Animais são capazes de acompanhar compassos de uma música, diz estudo

Senso de ritmo ajuda os animais a distinguir sons de diferentes fontes e sincronizar seus movimentos, melhorando a percepção

Anna Newby, SLATE

19 Fevereiro 2014 | 17h57

Animais dançando não fazem apenas sensação em vídeos que se tornam virais. Eles também são objeto de pesquisas científicas sérias. Na conferência anual da Associação Americana para o Avanço da Ciência em Chicago, no fim de semana, um painel discutiu a capacidade de alguns animais de marcar os compassos de uma música.

A sessão, intitulada “Treinamento Rítmico de Animais não humanos: uma trajetória evolucionária da percepção de tempo”, contou com especialistas em psicologia, neurociência, neurobiologia, linguagem e inteligência. De acordo com uma sinopse da sessão, com novos estudos “que prometem uma compreensão cada vez maior da trajetória evolucionária da percepção e cognição da dinâmica temporal, agora finalmente temos oportunidade de entender o que está por trás de todos esses vídeos de pássaros dançando”.

O senso de ritmo ajuda os animais a distinguir sons de diferentes fontes e sincronizar seus movimentos, melhorando a percepção graças aos períodos de relativo silêncio.

Segundo Aniruddh Patel, membro do painel e neurocientista cognitivo na Universidade Tufts, nos humanos o ritmo musical ativa uma ampla rede de regiões auditivas e de planificação motora do cérebro. Sabemos que estruturas como os gânglios da base são importantes para o senso de ritmo, e áreas do córtex parietal ajudam a coordenar diferentes regiões do cérebro. Atividades cerebrais similares foram observadas em outros animais.

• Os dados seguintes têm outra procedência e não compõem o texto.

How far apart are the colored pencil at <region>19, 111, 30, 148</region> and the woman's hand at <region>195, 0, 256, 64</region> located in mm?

Os pesquisadores agora demonstram especificamente a capacidade das cacatuas, dos bonobos, dos leões marinhos e outros aninais não só de sentir o ritmo da música e acompanhá-la, mas adaptar seus movimentos quando há uma mudança de compasso. Peter Cook, bolsista pós-doutorado na Emory University, que observou detidamente o leão marinho Ronan dançando, escreve que “os mecanismos neurais que sustentam a manutenção do ritmo flexível podem estar muito mais amplamente distribuído pelo reino animal do que se acreditava anteriormente”.

Estudos com o leão marinho são particularmente interessantes. Durante anos os cientistas achavam que o “treinamento rítmico” dos animais (a capacidade de sincronização com uma batida externa) estava necessariamente associado com a capacidade vocal de imitar sons. Os leões marinhos são bastante limitados em termos de sons que conseguem produzir, o que “era um problema de fato para a teoria com base n a qual a imitação vocal seria uma precondição necessária para o treinamento rítmico”, disse Peter Cook.